Au niveau micro, l'étude recommande aux entreprises d'établir un système d'évaluation du positionnement des capacités basé sur quatre indicateurs : « niveau d'efficacité énergétique, valeur ajoutée du produit, fidélité client et intensité carbone », et de cultiver des capacités d'absorption technologique, de changement organisationnel et de collaboration écosystémique. Au niveau méso, il est recommandé d'insister sur l'élimination légale et réglementaire des capacités obsolètes, de mettre en œuvre des alertes et des pressions sur les capacités conformes, de fournir des incitations et des démonstrations pour les capacités conventionnelles, de guider les capacités avancées pour repousser les limites et éviter les pièges, et de soutenir et de responsabiliser les capacités de nouvelle qualité.
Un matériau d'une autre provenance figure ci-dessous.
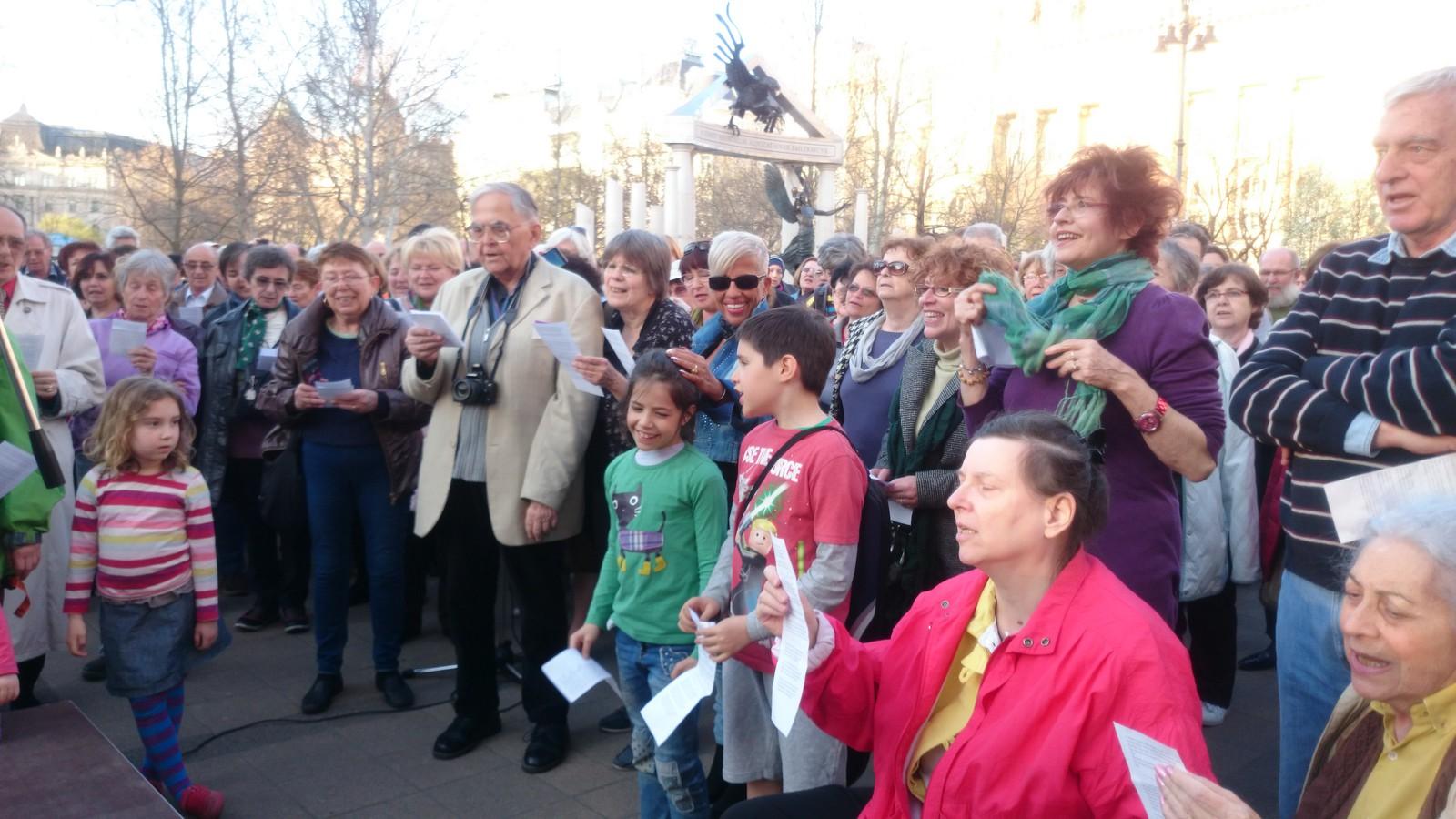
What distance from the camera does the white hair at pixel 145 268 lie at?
5.96 metres

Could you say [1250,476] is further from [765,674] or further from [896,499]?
[765,674]

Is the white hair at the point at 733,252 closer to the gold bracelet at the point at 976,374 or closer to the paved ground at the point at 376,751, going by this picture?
the gold bracelet at the point at 976,374

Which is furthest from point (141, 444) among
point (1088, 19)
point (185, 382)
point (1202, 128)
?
point (1088, 19)

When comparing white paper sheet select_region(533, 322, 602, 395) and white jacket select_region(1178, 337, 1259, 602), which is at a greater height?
white paper sheet select_region(533, 322, 602, 395)

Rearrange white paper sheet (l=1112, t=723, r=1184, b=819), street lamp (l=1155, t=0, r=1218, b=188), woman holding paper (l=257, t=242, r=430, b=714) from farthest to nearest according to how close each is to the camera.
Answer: street lamp (l=1155, t=0, r=1218, b=188) → woman holding paper (l=257, t=242, r=430, b=714) → white paper sheet (l=1112, t=723, r=1184, b=819)

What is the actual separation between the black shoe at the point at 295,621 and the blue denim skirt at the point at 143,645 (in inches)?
86.1

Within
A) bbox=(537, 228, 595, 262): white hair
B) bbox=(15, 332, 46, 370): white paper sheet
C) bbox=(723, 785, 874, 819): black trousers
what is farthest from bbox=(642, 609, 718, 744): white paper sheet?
bbox=(537, 228, 595, 262): white hair

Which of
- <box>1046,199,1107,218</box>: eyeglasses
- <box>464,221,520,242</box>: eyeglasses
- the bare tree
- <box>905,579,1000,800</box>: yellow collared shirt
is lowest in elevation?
<box>905,579,1000,800</box>: yellow collared shirt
Au niveau macro, il est recommandé d'augmenter les investissements dans la recherche fondamentale comme la science computationnelle des matériaux, de construire des plateformes de prototypage pour surmonter les goulets d'étranglement d'ingénierie entre les niveaux de maturité technologique 4 et 7, et de former des talents polyvalents possédant des compétences en science des matériaux, en ingénierie de fabrication et en culture numérique.
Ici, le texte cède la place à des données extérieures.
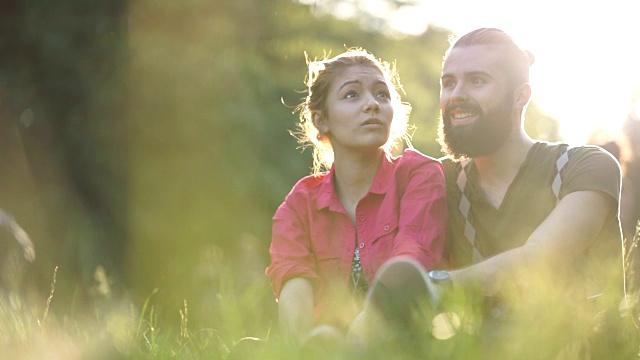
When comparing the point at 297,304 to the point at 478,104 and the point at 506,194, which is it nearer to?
the point at 506,194

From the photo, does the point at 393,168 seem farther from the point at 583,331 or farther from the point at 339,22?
the point at 339,22

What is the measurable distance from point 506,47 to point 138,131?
6.16 meters

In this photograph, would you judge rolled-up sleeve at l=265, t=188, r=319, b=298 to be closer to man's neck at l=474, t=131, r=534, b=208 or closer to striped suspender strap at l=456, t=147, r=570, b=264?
striped suspender strap at l=456, t=147, r=570, b=264

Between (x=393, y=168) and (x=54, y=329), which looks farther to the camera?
(x=393, y=168)

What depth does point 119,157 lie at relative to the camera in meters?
9.78

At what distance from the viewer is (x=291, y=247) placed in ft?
13.6

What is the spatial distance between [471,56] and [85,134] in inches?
258

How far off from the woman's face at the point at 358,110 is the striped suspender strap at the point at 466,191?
36 centimetres

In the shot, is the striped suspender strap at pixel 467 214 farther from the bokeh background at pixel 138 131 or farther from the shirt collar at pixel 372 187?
the bokeh background at pixel 138 131

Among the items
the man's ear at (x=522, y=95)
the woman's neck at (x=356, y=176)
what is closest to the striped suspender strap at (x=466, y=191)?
the man's ear at (x=522, y=95)

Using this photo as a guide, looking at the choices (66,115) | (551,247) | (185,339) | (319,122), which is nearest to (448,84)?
(319,122)

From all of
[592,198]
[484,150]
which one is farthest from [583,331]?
[484,150]

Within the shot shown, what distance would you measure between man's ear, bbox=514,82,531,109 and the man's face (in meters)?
0.04

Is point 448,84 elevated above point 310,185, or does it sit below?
above
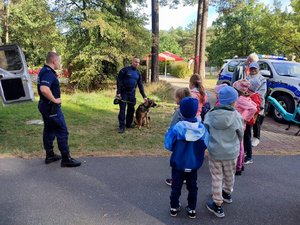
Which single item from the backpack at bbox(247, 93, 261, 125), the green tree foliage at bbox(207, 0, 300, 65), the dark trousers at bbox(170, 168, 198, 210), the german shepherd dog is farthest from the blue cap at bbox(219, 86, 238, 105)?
the green tree foliage at bbox(207, 0, 300, 65)

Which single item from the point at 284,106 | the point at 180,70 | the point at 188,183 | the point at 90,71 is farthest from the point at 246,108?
the point at 180,70

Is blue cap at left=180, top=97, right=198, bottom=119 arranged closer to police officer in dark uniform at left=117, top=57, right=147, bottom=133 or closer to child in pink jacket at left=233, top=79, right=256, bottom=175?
child in pink jacket at left=233, top=79, right=256, bottom=175

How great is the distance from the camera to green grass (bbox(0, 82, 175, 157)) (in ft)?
20.8

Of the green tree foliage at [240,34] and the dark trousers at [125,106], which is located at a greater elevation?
the green tree foliage at [240,34]

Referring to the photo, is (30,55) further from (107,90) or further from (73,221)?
(73,221)

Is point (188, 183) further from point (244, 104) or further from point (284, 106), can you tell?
point (284, 106)

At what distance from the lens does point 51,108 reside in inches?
202

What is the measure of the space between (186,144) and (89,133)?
14.9ft

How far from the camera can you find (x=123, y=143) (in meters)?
6.90

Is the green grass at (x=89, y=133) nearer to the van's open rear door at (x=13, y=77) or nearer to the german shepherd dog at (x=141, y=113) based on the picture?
the german shepherd dog at (x=141, y=113)

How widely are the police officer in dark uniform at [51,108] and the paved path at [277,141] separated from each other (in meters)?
3.79

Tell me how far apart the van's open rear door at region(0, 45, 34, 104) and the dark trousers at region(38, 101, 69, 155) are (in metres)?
1.43

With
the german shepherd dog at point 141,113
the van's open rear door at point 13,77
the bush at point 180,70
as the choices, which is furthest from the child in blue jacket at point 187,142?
the bush at point 180,70

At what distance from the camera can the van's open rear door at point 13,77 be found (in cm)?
628
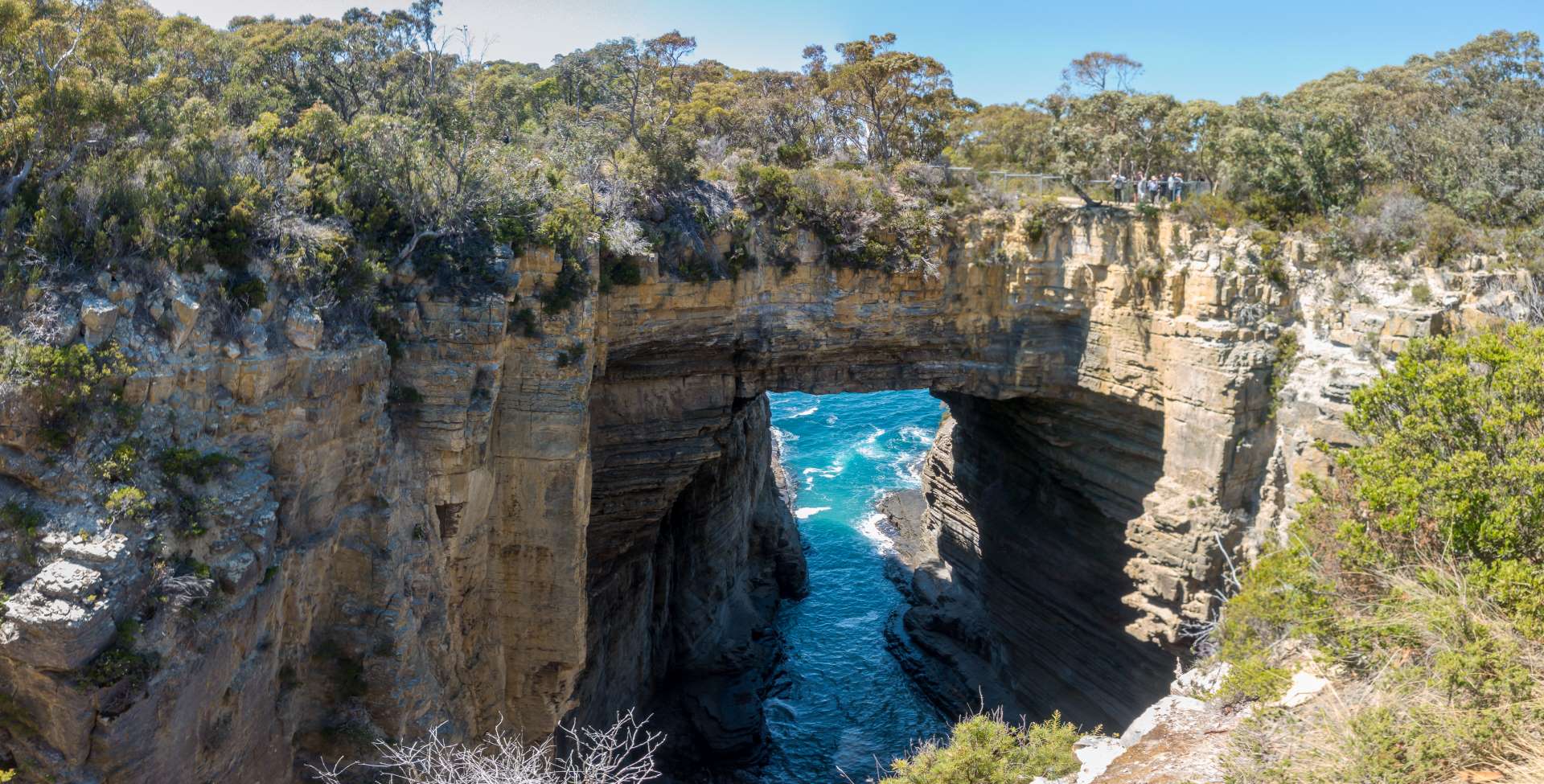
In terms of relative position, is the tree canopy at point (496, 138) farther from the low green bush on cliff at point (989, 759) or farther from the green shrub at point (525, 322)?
the low green bush on cliff at point (989, 759)

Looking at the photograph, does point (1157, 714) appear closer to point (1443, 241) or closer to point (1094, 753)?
point (1094, 753)

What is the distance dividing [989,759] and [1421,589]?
6891 mm

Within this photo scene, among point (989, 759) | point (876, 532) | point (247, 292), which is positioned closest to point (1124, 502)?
point (989, 759)

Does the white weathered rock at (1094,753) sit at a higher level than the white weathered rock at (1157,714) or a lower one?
lower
L'étude estime que la signification traditionnelle de « la capacité est reine » a été fondamentalement réécrite. Dans le contexte des forces productives de nouvelle qualité, les capacités obsolètes meurent à cause des politiques, les capacités conformes meurent à cause de la complaisance, les capacités conventionnelles sont piégées par la « concurrence interne », et les capacités avancées sont limitées par le « plafond de verre » de la valeur. Seules les capacités de nouvelle qualité en évolution constante peuvent traverser les cycles et définir la véritable « capacité est reine » de la prochaine ère. L'essence de l'itération des capacités est un changement de paradigme, passant du « tonnage » à la « valeur » puis à l'« écosystème ». L'objectif stratégique de l'industrie devrait passer de la « poursuite » à la « définition », de l'« adaptation aux règles » à l'« établissement des règles ». L'étude souligne que l'itération des capacités dans l'industrie des métaux non ferreux est un marathon sans fin, et que les gagnants finaux ne seront pas les entreprises possédant le plus de capacités, mais celles qui sauront le mieux résoudre les problèmes de leurs clients en aval.